By defeating and then disbanding the standing Iraqi army after the 2003 invasion, western forces helped to create a situation where extremist groups were able to thrive, so much so that allied troops were reported to have incurred losses as the result of militant actions, which might not have been the case had the regular Iraqi army units been kept in place. In fact, it has even been suggested that numbers of these same former well trained Iraqi soldiers went on to form a core of the various religious militias that regularly attacked coalition forces in Iraq, causing additional human losses that otherwise could and should have been avoided.

**Dataset section**.

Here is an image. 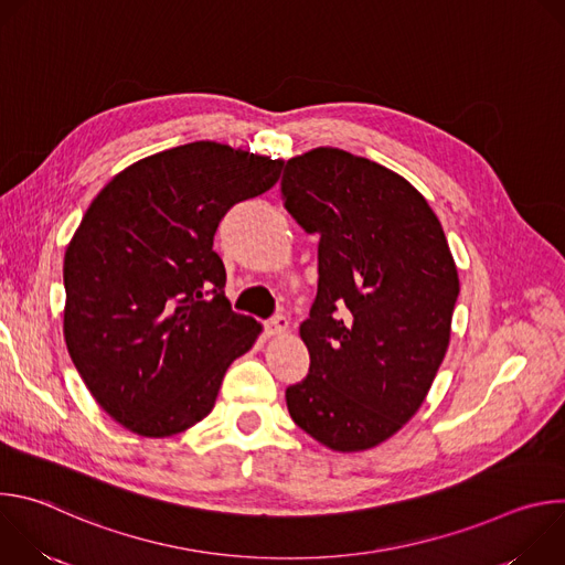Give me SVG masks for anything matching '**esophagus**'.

**To do**.
1. Copy the passage on the disbanded Iraqi army from "By defeating and" to "have been avoided.", inclusive.
2. In the passage on the disbanded Iraqi army, what did western forces do to the standing Iraqi army after the 2003 invasion?

**Set of answers**.
1.
By defeating and then disbanding the standing Iraqi army after the 2003 invasion, western forces helped to create a situation where extremist groups were able to thrive, so much so that allied troops were reported to have incurred losses as the result of militant actions, which might not have been the case had the regular Iraqi army units been kept in place. In fact, it has even been suggested that numbers of these same former well trained Iraqi soldiers went on to form a core of the various religious militias that regularly attacked coalition forces in Iraq, causing additional human losses that otherwise could and should have been avoided.

2. They defeated it and then disbanded it.